Ekspresi keindonesiaan kita hari ini di media sosial menjadi cermin betapa masih minimnya kemampuan mempraktikkan laku sebagai manusia Indonesia yang sejatinya plural melalui komunikasi bahasa Indonesia yang baik dan bertanggung jawab. Dalam kasus ujaran kebencian yang berbau SARA, bahasa Indonesia seolah hanya diproduksi sebagai bahasa yang digunakan untuk menyerang, mendiskreditkan, merisak, mencaci, bahkan merusak reputasi pihak lain tanpa data yang memadai. Sebagian dari kita abai pada sejarah kehadiran bahasa Indonesia dalam menyatukan keberagaman negeri ini. Kita seperti lupa bahwa pendiri Negara bangsa ini membangun nasionalismenya melalui rajutan benang bahasa Indonesia.
Ketahanan Bahasa Indonesia
Tak akan tumbuh rasa cinta pada Indonesia jika kita sendiri abai pada bahasa Indonesia.
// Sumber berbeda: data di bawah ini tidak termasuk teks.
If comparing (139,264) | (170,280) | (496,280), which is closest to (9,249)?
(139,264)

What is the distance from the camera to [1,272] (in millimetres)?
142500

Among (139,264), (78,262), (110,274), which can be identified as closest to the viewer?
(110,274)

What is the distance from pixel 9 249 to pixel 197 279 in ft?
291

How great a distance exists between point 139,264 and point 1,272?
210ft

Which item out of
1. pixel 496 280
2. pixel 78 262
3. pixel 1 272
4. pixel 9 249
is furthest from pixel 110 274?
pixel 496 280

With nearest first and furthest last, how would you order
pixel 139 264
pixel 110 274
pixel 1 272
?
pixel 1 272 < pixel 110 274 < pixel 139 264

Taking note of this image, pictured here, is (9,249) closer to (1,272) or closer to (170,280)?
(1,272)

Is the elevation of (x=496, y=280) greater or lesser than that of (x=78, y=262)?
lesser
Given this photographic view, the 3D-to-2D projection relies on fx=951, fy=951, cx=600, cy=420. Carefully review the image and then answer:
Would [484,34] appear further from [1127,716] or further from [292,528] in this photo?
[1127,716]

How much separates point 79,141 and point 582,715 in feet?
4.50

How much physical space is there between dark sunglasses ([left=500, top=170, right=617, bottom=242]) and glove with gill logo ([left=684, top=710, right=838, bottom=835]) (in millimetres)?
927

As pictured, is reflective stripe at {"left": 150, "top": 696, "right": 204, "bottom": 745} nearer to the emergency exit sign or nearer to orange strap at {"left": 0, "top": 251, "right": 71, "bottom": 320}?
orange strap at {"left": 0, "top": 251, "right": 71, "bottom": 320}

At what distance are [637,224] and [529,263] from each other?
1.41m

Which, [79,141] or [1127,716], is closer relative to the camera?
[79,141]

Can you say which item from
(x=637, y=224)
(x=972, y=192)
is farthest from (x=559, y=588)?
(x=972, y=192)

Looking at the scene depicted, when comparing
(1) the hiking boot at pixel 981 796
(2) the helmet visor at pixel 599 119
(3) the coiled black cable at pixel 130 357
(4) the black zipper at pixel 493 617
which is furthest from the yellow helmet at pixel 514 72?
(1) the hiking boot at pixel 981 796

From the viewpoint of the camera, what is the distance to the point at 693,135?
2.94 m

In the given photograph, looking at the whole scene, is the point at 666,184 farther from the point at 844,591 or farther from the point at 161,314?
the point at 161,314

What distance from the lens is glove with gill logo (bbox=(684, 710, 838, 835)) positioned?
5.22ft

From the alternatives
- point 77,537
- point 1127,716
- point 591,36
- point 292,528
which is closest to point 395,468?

Identitas keindonesiaan kita diteguhkan melalui bahasa Indonesia. Sehari setelah Proklamasi kemerdekaan, untuk keduakalinya para pendiri bangsa menunjukkan keteladanan mereka dalam menyikapi perbedaan serta keragaman yang dimiliki Indonesia, dengan mengesahkan UUD 1945 yang mendudukkan bahasa Indonesia sebagai bahasa resmi kenegaraan.
Memutuskan bahasa Indonesia sebagai bahasa resmi kenegaraan adalah pilihan sulit saat itu, meski Sumpah Pemuda 1928 sudah memutuskan ikrar ketiga berbunyi ‘Menjunjung bahasa persatuan, bahasa Indonesia”. Para pendiri bangsa sepakat melepaskan ikatan suku bangsa masing-masing dan menanggalkan ego bahasa daerah demi terbentuknya nasionalisme pada Negara berdaulat yang baru diproklamasikan.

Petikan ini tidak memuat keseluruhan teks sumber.